__MATERIAL SUPPLIED__.
- Opening Delimiter -

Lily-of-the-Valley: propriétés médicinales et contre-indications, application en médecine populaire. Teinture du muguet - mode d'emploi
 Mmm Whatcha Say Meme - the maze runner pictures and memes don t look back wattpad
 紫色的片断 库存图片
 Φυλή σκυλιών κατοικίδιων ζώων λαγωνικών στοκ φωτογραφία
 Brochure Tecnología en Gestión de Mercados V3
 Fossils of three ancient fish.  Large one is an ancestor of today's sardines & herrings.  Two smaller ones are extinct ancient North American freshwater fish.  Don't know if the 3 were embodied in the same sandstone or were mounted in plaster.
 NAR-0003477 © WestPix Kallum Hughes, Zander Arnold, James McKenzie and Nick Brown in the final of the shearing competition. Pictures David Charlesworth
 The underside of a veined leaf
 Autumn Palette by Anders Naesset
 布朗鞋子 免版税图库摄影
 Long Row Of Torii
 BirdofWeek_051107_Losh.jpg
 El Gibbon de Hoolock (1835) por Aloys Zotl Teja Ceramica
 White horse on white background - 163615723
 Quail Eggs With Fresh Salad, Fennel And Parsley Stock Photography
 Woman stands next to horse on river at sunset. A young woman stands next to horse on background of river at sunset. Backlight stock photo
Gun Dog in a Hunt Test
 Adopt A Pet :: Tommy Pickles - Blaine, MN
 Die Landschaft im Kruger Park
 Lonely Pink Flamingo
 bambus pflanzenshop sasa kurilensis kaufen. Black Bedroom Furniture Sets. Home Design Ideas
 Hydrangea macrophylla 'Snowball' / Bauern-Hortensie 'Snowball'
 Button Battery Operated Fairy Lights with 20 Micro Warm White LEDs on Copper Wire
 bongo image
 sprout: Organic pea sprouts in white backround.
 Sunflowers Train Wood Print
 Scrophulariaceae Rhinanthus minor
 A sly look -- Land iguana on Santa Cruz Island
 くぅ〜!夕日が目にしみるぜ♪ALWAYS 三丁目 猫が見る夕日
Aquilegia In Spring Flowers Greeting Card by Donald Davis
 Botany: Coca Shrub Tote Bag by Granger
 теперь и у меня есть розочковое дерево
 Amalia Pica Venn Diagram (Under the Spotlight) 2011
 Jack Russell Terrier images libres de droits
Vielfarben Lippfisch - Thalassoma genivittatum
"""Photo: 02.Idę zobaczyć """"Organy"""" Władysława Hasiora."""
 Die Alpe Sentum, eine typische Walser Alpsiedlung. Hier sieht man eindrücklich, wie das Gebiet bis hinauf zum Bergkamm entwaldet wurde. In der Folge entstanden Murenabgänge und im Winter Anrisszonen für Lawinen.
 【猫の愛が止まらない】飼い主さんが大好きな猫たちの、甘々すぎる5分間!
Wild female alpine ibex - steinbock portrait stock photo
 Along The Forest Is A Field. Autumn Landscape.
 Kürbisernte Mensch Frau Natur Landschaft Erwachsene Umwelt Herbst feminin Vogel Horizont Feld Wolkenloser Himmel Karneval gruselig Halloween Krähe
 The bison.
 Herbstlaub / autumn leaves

- Closing Delimiter -

Repeat the listing. Keep each line precisely as shown.

__RESPONSE BOX__.
Lily-of-the-Valley: propriétés médicinales et contre-indications, application en médecine populaire. Teinture du muguet - mode d'emploi
 Mmm Whatcha Say Meme - the maze runner pictures and memes don t look back wattpad
 紫色的片断 库存图片
 Φυλή σκυλιών κατοικίδιων ζώων λαγωνικών στοκ φωτογραφία
 Brochure Tecnología en Gestión de Mercados V3
 Fossils of three ancient fish.  Large one is an ancestor of today's sardines & herrings.  Two smaller ones are extinct ancient North American freshwater fish.  Don't know if the 3 were embodied in the same sandstone or were mounted in plaster.
 NAR-0003477 © WestPix Kallum Hughes, Zander Arnold, James McKenzie and Nick Brown in the final of the shearing competition. Pictures David Charlesworth
 The underside of a veined leaf
 Autumn Palette by Anders Naesset
 布朗鞋子 免版税图库摄影
 Long Row Of Torii
 BirdofWeek_051107_Losh.jpg
 El Gibbon de Hoolock (1835) por Aloys Zotl Teja Ceramica
 White horse on white background - 163615723
 Quail Eggs With Fresh Salad, Fennel And Parsley Stock Photography
 Woman stands next to horse on river at sunset. A young woman stands next to horse on background of river at sunset. Backlight stock photo
Gun Dog in a Hunt Test
 Adopt A Pet :: Tommy Pickles - Blaine, MN
 Die Landschaft im Kruger Park
 Lonely Pink Flamingo
 bambus pflanzenshop sasa kurilensis kaufen. Black Bedroom Furniture Sets. Home Design Ideas
 Hydrangea macrophylla 'Snowball' / Bauern-Hortensie 'Snowball'
 Button Battery Operated Fairy Lights with 20 Micro Warm White LEDs on Copper Wire
 bongo image
 sprout: Organic pea sprouts in white backround.
 Sunflowers Train Wood Print
 Scrophulariaceae Rhinanthus minor
 A sly look -- Land iguana on Santa Cruz Island
 くぅ〜!夕日が目にしみるぜ♪ALWAYS 三丁目 猫が見る夕日
Aquilegia In Spring Flowers Greeting Card by Donald Davis
 Botany: Coca Shrub Tote Bag by Granger
 теперь и у меня есть розочковое дерево
 Amalia Pica Venn Diagram (Under the Spotlight) 2011
 Jack Russell Terrier images libres de droits
Vielfarben Lippfisch - Thalassoma genivittatum
"""Photo: 02.Idę zobaczyć """"Organy"""" Władysława Hasiora."""
 Die Alpe Sentum, eine typische Walser Alpsiedlung. Hier sieht man eindrücklich, wie das Gebiet bis hinauf zum Bergkamm entwaldet wurde. In der Folge entstanden Murenabgänge und im Winter Anrisszonen für Lawinen.
 【猫の愛が止まらない】飼い主さんが大好きな猫たちの、甘々すぎる5分間!
Wild female alpine ibex - steinbock portrait stock photo
 Along The Forest Is A Field. Autumn Landscape.
 Kürbisernte Mensch Frau Natur Landschaft Erwachsene Umwelt Herbst feminin Vogel Horizont Feld Wolkenloser Himmel Karneval gruselig Halloween Krähe
 The bison.
 Herbstlaub / autumn leaves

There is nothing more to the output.